We’re self-hosting the words-cloud docker image (version 25.6, also testing out 26.5) with a ~2GB memory resource limit. A managed OOM is being thrown (System.OutOfMemoryException) from the compare online API while the container memory peak is at ~1.5GiB. This seems to line up with .NET’s default 75% hard limit.

I also observed the default ceiling is 1536MiB with GC.GetGCMemoryInfo().TotalAvailableMemoryBytes. Setting DOTNET_GCHeapHardLimitPercent=0x5A (i.e. 90%) raises it to 1843MiB. With the hard limit set, concurrent compares that previously OOM at around 5-parallelism now run cleanly up to 6. So this change seems to help at the margin.

However, at 90% the peak usage is right up to the ~2GB memory limit so this leaves little room for native memory. While I’m seeing graceful per-request OOM, the concern is the risk of hard kernel OOM-kills causing full pod restarts. For example, on 26.5 at least, I saw a one-off SIGSEGV under a test with high concurrency.

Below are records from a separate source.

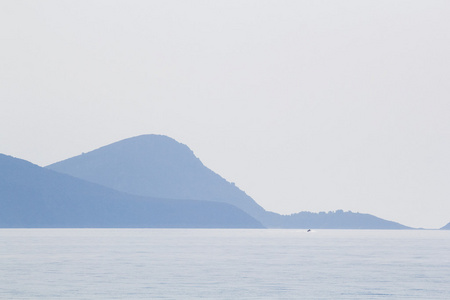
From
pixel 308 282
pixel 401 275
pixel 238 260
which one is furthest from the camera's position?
pixel 238 260

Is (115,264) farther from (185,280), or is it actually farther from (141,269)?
(185,280)

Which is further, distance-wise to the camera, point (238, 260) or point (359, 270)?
point (238, 260)

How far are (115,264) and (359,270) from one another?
22.6 m

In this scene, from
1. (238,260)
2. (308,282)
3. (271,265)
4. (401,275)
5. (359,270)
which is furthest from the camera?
(238,260)

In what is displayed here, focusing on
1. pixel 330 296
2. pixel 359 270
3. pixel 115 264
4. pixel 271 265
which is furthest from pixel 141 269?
pixel 330 296

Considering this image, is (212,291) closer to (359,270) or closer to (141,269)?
(141,269)

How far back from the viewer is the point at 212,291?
174 ft

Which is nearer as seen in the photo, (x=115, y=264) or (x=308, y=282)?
(x=308, y=282)

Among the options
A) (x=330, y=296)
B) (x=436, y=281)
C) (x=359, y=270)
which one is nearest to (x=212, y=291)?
(x=330, y=296)

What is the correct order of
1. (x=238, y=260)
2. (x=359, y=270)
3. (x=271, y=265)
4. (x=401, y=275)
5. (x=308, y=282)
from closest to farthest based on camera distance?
(x=308, y=282) < (x=401, y=275) < (x=359, y=270) < (x=271, y=265) < (x=238, y=260)

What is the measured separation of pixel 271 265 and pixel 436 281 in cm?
2050

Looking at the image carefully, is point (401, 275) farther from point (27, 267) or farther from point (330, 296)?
point (27, 267)

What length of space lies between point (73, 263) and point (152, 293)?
1117 inches

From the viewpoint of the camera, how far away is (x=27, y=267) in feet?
237
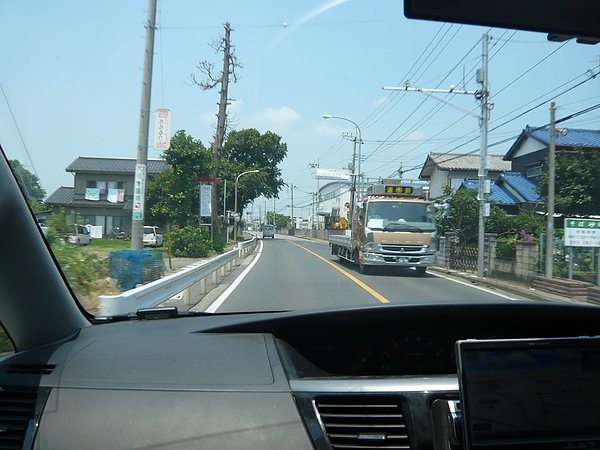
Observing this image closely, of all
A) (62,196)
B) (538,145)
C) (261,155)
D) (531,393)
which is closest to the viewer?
(531,393)

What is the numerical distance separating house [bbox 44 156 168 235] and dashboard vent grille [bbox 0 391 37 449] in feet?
7.34

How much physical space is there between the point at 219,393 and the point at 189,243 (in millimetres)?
18294

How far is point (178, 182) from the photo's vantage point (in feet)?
49.0

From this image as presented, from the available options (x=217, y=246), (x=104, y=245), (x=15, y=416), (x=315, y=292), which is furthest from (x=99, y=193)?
(x=217, y=246)

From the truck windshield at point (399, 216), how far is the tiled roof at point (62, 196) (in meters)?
13.0

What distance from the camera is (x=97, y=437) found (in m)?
1.98

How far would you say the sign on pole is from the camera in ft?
29.9

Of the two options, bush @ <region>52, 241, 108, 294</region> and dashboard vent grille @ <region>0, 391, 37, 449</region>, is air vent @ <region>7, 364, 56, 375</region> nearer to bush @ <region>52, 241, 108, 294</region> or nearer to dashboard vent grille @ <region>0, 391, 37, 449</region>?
dashboard vent grille @ <region>0, 391, 37, 449</region>

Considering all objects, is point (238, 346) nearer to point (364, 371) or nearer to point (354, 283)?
point (364, 371)

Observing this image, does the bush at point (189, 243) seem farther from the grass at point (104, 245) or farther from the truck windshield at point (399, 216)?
the grass at point (104, 245)

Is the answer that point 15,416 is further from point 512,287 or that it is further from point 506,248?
point 506,248

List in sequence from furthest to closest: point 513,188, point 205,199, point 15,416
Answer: point 205,199, point 513,188, point 15,416

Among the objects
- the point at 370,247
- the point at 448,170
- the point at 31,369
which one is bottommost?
the point at 31,369

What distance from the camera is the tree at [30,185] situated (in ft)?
10.4
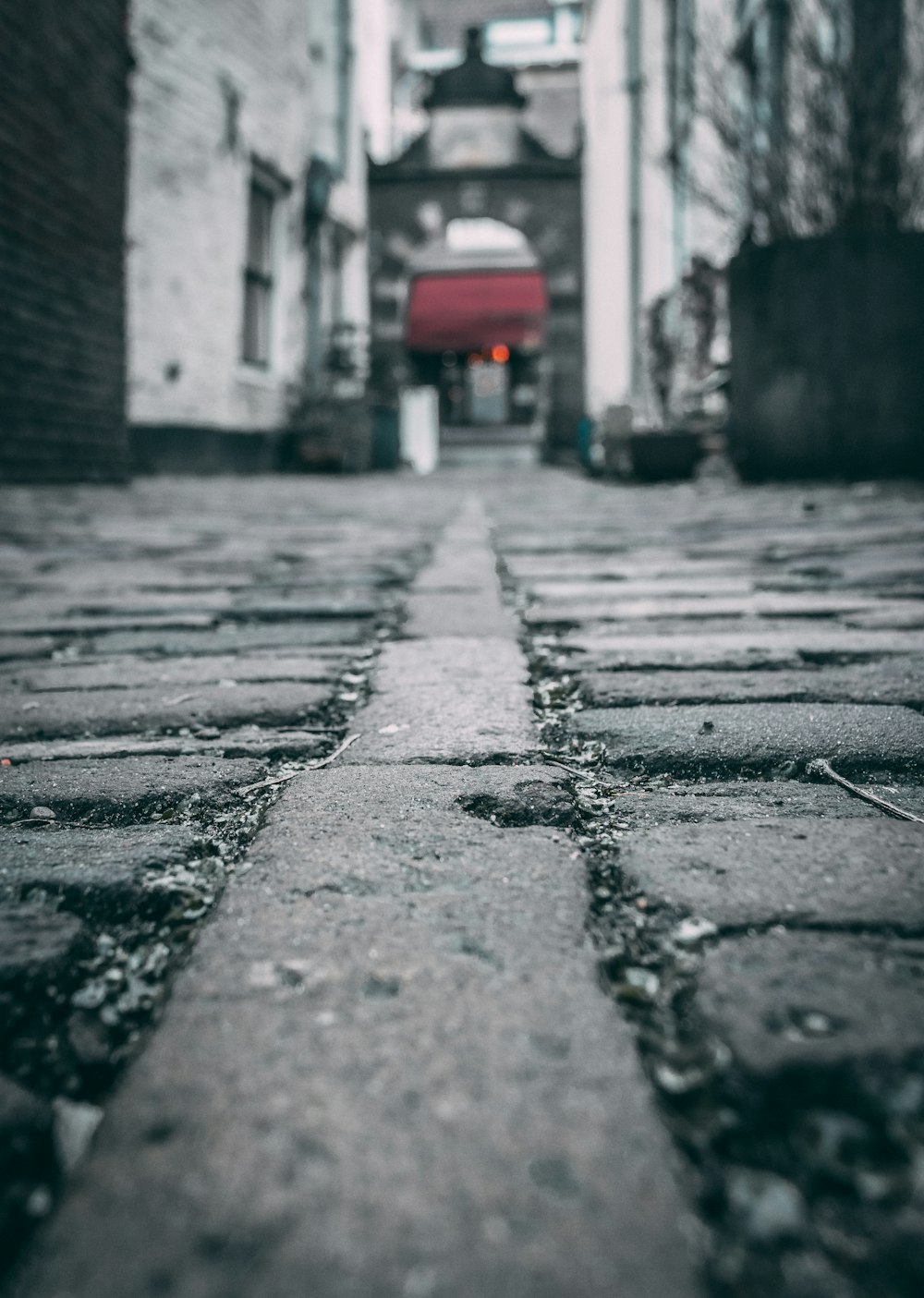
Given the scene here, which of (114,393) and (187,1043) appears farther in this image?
(114,393)

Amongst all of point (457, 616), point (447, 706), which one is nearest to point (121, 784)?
point (447, 706)

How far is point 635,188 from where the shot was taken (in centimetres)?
1159

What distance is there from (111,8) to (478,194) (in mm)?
11450

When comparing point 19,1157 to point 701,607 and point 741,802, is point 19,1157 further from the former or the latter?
point 701,607

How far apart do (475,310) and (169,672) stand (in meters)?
25.0

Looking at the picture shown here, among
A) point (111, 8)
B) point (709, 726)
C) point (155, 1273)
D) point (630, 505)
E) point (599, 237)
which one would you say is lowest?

Do you recommend configuring DOTNET_GCHeapHardLimitPercent or DOTNET_GCHeapHardLimit? Or would you advise that we don’t override the default? If so, what value would you suggest? Some guidance on the safe headroom between the GC heap hard limit and the container memory limit would be helpful.

Thanks.

yaroslaw.ekimov · June 18, 2026, 3:43pm

What I see from your setup is I wouldn’t go to increase any defaults, but instead increase the limit for container, maybe up to 3gb. Because if you override the limit to 90%, it might be the case that the next allocation could actually rise the OOM and restart the pod. Or you could set a horizontal scale to increase the number of pods in times when your load is high.

james-ontra · June 18, 2026, 4:43pm

Thanks for the feedback. I was thinking we’re possibly leaving some memory on the table but perhaps the safer buffer from 75% is worth the cost at the end of the day. I think what you’re alluding to is there’s always going to be a risk from an allocation if the current usage is high enough.

So makes sense for now to forgo adjusting the heap hard limit. We’ll look into adjusting the autoscaling better.

Thanks again.